## Given task
Copy the part of the items that opens with the line containing "At what distance" and runs to the end of the items, replacing "electrical outlet" with "power outlet" and leaving everything else unchanged.

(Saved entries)
┌──

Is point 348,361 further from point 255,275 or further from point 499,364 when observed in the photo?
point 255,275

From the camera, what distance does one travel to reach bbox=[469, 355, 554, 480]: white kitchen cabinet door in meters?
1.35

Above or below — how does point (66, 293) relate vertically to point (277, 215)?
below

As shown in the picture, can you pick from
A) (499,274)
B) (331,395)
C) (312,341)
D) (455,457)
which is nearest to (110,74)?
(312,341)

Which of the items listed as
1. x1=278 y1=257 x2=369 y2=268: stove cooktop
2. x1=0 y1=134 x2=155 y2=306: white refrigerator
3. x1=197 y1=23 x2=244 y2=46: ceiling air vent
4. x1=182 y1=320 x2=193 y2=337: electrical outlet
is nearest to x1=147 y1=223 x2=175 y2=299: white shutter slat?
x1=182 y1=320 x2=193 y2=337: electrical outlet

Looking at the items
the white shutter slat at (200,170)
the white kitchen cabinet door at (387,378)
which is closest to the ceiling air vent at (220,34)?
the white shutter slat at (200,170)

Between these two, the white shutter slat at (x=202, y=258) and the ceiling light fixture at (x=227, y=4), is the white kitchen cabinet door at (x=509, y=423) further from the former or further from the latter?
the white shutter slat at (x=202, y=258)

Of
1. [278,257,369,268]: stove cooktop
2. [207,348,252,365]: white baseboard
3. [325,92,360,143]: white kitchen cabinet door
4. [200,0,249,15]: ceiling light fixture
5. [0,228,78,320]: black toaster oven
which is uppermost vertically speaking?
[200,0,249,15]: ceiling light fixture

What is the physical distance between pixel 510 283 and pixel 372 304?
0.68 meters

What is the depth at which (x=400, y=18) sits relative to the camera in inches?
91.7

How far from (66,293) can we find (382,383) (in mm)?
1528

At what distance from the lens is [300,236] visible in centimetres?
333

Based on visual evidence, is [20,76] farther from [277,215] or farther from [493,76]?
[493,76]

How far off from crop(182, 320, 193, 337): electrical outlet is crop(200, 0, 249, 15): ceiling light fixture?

└──

## Full output
At what distance from the lens is [300,236] visible in centimetres?
333

Based on visual evidence, is [20,76] farther from [277,215] or farther from [493,76]?
[493,76]

How far off from crop(182, 320, 193, 337): power outlet is crop(200, 0, 249, 15): ceiling light fixture?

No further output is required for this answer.